▸ Required action
Among the records below, find the line that has "United States, site archbold_FL-17."; from there, give the lines again exactly, and stop after the line that has "common name: domestic cow".

▸ Data excerpts

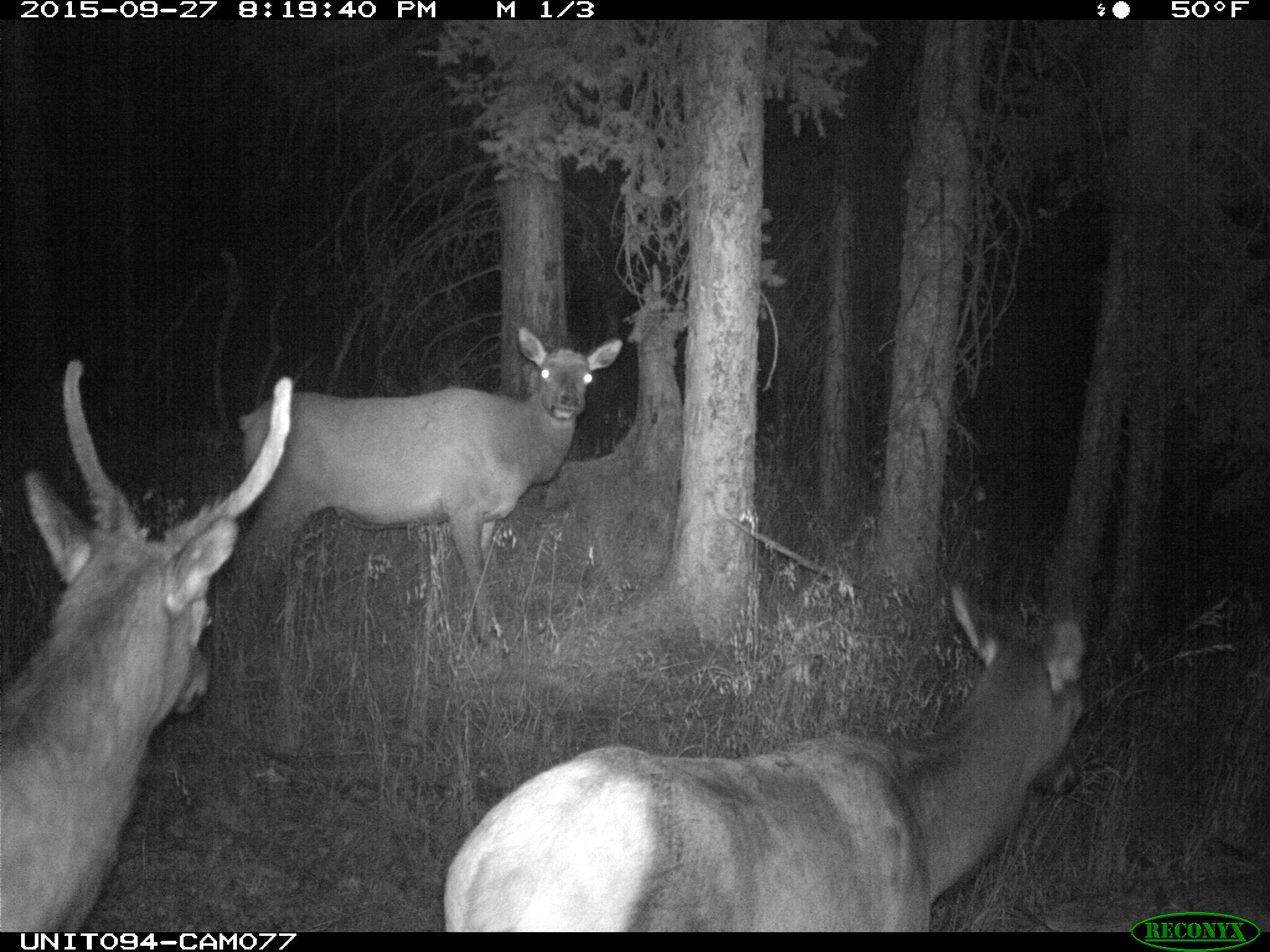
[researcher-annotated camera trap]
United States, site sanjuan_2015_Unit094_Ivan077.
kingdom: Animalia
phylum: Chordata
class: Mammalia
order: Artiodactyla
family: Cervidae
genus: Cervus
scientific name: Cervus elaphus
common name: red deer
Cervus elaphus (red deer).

...

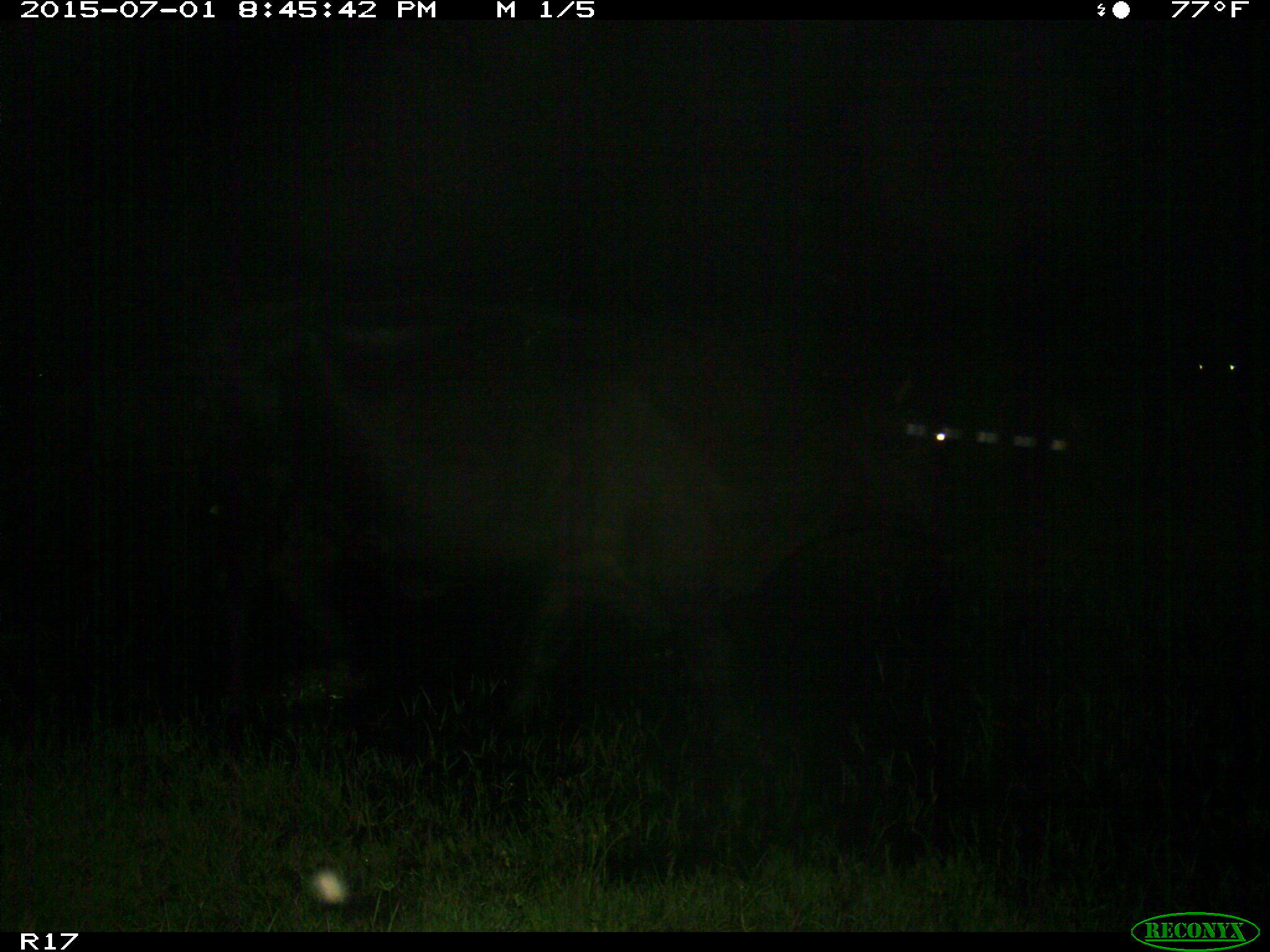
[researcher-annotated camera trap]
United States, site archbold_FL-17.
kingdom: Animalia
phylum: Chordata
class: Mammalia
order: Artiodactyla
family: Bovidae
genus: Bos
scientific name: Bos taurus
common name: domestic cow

* * *

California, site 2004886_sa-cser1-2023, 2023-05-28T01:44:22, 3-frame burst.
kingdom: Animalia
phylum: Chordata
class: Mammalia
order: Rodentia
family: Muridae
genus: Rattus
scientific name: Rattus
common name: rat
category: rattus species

▸ Answer section
United States, site archbold_FL-17.
kingdom: Animalia
phylum: Chordata
class: Mammalia
order: Artiodactyla
family: Bovidae
genus: Bos
scientific name: Bos taurus
common name: domestic cow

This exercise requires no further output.